The search for the remains of a Tipperary man wrongly hanged for murder has been suspended.

38-year-old Harry Gleeson from Holycross was convicted of the murder of Mary ‘Moll’ McCarthy in 1941 but was exonerated 74 years later.

Mr Gleeson is still the only person to have been given a posthumous pardon in the country, after it was decided in 2015 that he did not commit the murder he was accused of.

Since then, efforts have been underway to find his remains, but following a number of years of searching the grounds of Mountjoy Prison, the Department of Justice have said they cannot locate them.

In a statement to Tipp FM, the Department says that it remains their objective to do what can be done to identify and return Harry’s remains to his family.

However, the search effort has been disrupted as a result of the COVID-19 pandemic and what they say are the “many demands arising for the relevant agencies involved.”

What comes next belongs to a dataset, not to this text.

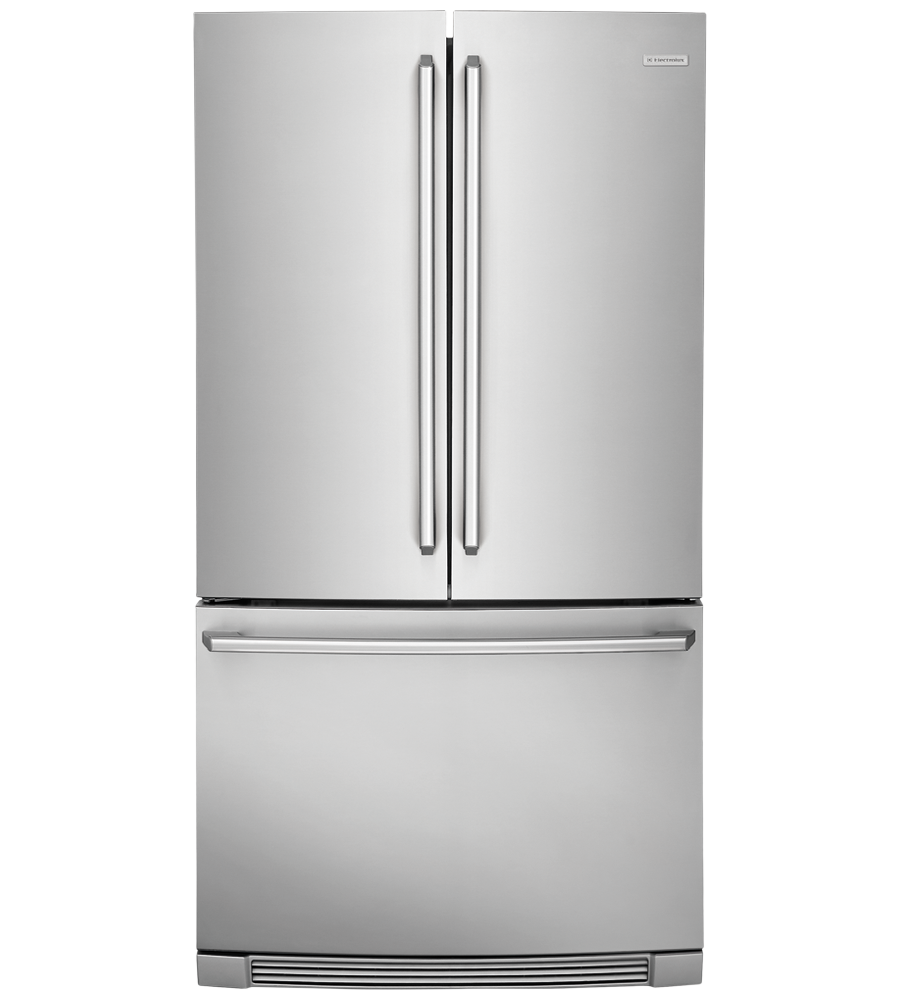 Electrolux Refrigerateur 36 Acier Inoxydable EI23BC82SS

Between 2017 and 2019, the Department spent €26,300 in trying to find his remains and other costs have been incurred at prison level in terms of equipment rental, services and ground works.

Nothing has been spent on the search this year.

The statement goes on to say that they are looking into how best to reactivate the search.

The other agencies involved in that process are the Irish Prison Service and Dublin City Council.